Un día que regresaba de la escul me topé al Jos. Me preguntó, a manera de invitación, sino quería ir con él al cine. Como soy muy aventada y no le tengo miedo al chile duro, en caliente le dije que simón. Tampoco soy muy exigente en cuestión de monos. Un trolo o un pelagatos para mí son lo mismo. Así que el estatus del galán que me cargaba no importaba. Y como el Jos era un bato piojo me llevó a un mono de mala muerte, un pinchi cinito verguero ubicado en una esquina de la calle Quinta del mero Tango. Puras películas maniaconas pasaban allí, y no dejaban entrar a menores de edad. Pero el Jos, yo creo que estaba apalabrado con el ruco que recogía los boletos en la entrada, porque ese día, después de cotorreárselo, en un iris me hizo señas para que me colara. Pasamos frente a la tienduca de los manchis y antes de que nos acomodáramos en la sala para guachar la muvi, el Jos me preguntó que si no se me antojaba algún chuchuluco de la marquetita que estaba adentro. Le contesté que simón, que me comprara unas palomitas y una root beer. Luego nos metimos a la sala para tripear el churro que estaban pasando y nos sentamos en una de las últimas filas. La película que guachamos estaba bien jodida, traqueteada y con un madral de cortes. Recuerdo que se trataba de la muvi de Flash Gordon, versión porno.

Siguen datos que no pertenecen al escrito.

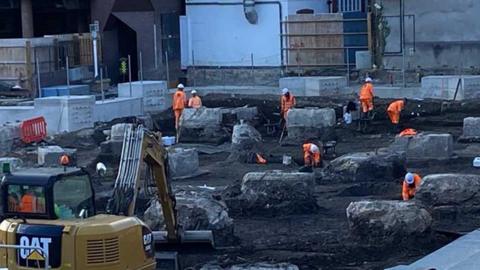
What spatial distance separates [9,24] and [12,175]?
35.6 metres

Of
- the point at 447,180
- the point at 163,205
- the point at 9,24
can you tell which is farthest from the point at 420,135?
the point at 9,24

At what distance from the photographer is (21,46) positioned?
134 ft

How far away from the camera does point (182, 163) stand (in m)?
28.9

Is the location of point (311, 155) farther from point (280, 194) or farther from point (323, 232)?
point (323, 232)

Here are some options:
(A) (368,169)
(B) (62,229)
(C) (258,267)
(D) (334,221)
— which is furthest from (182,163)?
(B) (62,229)

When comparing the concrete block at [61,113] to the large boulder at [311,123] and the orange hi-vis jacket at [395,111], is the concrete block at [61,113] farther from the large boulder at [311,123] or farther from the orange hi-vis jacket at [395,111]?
the orange hi-vis jacket at [395,111]

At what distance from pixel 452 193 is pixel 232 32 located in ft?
81.8

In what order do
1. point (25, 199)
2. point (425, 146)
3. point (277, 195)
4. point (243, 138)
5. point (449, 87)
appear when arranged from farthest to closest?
point (449, 87) → point (243, 138) → point (425, 146) → point (277, 195) → point (25, 199)

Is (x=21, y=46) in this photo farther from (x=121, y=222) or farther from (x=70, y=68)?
(x=121, y=222)

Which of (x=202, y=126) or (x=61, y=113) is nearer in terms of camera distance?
(x=202, y=126)

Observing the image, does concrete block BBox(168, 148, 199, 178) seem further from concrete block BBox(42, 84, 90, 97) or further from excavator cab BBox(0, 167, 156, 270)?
excavator cab BBox(0, 167, 156, 270)

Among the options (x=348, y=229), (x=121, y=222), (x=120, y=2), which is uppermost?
(x=120, y=2)

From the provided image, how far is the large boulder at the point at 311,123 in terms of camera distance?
34.0m

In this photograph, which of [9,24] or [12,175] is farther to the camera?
[9,24]
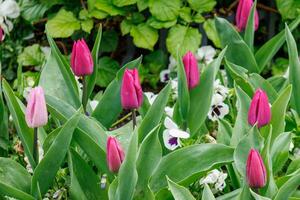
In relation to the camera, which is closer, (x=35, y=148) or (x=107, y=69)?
(x=35, y=148)

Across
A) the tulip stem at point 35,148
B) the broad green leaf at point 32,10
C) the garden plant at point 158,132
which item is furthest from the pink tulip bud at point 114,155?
the broad green leaf at point 32,10

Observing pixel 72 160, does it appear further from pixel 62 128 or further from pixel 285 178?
pixel 285 178

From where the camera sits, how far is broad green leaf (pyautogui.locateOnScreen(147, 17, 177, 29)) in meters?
3.61

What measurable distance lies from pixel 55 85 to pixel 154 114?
1.26ft

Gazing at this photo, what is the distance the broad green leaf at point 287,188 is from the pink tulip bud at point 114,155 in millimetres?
347

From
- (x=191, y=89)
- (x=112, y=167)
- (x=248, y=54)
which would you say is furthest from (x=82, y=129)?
(x=248, y=54)

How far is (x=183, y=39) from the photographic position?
3.60 m

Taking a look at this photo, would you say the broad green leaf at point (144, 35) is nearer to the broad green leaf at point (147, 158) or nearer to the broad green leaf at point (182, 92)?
the broad green leaf at point (182, 92)

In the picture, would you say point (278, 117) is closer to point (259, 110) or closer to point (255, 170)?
point (259, 110)

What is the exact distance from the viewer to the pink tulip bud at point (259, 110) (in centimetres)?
195

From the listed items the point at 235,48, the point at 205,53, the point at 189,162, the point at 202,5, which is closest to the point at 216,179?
the point at 189,162

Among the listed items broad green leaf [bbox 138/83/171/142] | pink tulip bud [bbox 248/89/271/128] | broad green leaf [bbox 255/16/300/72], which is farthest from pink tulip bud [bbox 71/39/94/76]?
broad green leaf [bbox 255/16/300/72]

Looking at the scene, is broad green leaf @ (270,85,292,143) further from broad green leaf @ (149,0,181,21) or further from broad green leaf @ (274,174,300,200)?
broad green leaf @ (149,0,181,21)

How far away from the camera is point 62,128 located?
6.23ft
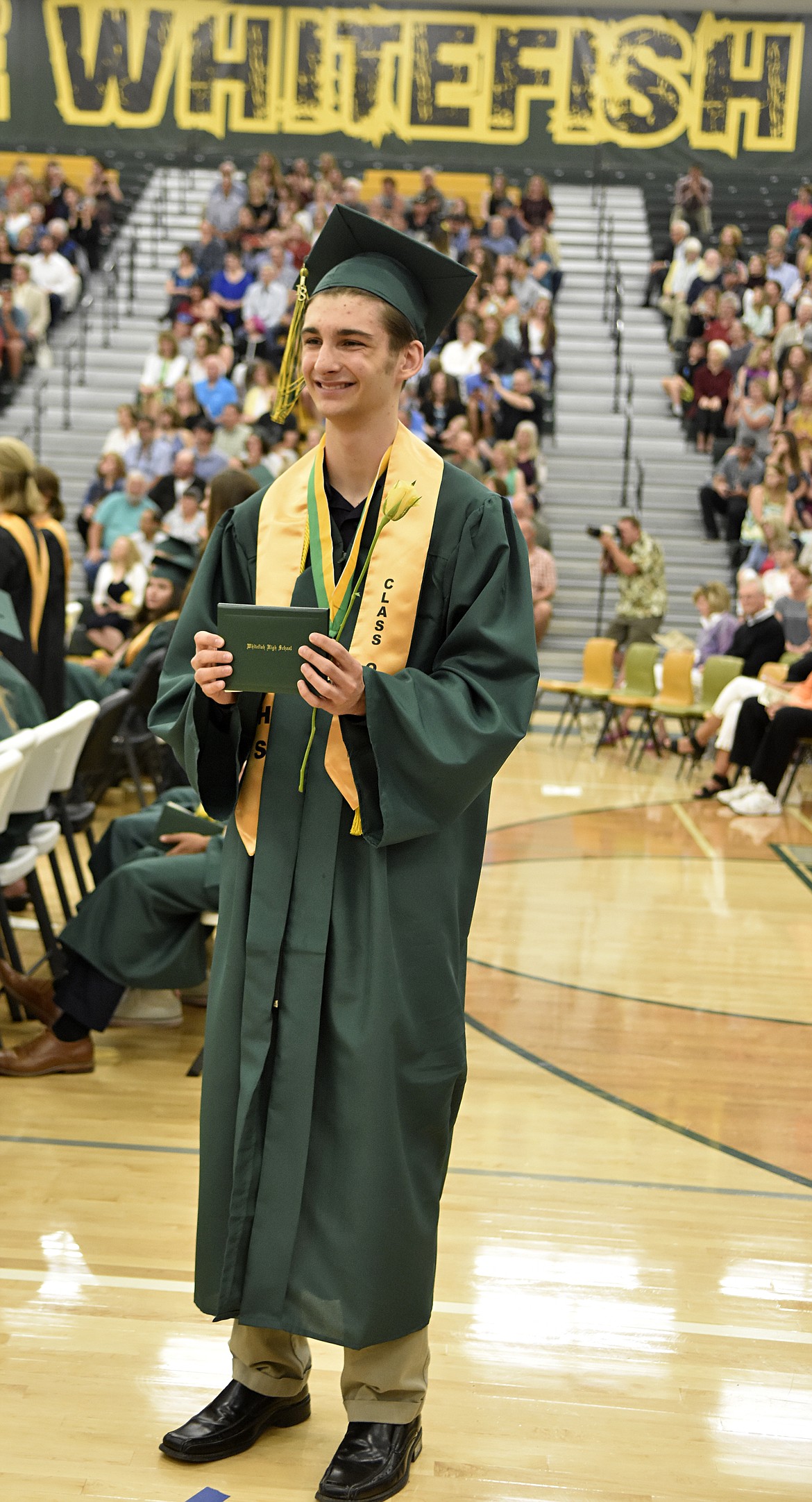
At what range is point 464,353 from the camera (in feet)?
52.6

Pasaron unos veinte o treinta minutos y el Jos, jugándola al seductor modocito, comenzó a hacerme preguntas muy inocentonas: que si yo alguna vez me había aventado un jale como el que las morras actorcillas del churro les hacían a unos güeyes (les estaban mamando el fierro). Sin ruborizarme, y quitada de la pena, le contesté que no (aunque ganas no me faltaban, pensé entre mí). Al ratillo, el bato empezó a trabajar la víbora (según él para que yo cayera rendida en sus brazos). Me dijo que yo le pasaba un resto, que estaba muy bonita y que era una morra bien de aquellas, la más efectiva de la colonia. (Yo pensaba: este pendejo cómo la cascabelea para pedirme las nalgas). Y que se me declara. "¿No te gustaría ser mi novia?" Haciéndome la interesante le dije que lo pensaría, y entonces que me abraza. Yo ni siquiera me saqué de onda, ya me esperaba un proceder así. Como no pique cabra, el batillo que se me arrima y comienza a darme unos besitos cerca de la oreja. Yo me dejé querer. Enseguida procedió a sobar mis piernas y mientras las frotaba suavemente me besaba en la boca. Yo le correspondí, pues ¿a quién que le den pan que llore?

El jale que me estaba haciendo estaba chido. Con el faje que me estaba pegando se puso bien jarioso, mejor dicho nos pusimos bien jariosos. Ya bien entrados y con la hormona estilando nos abrimos del cine y a la salida el Jos paró un taxi que nos llevó a la colonia Morelos, cerca del cuartel de los guachos.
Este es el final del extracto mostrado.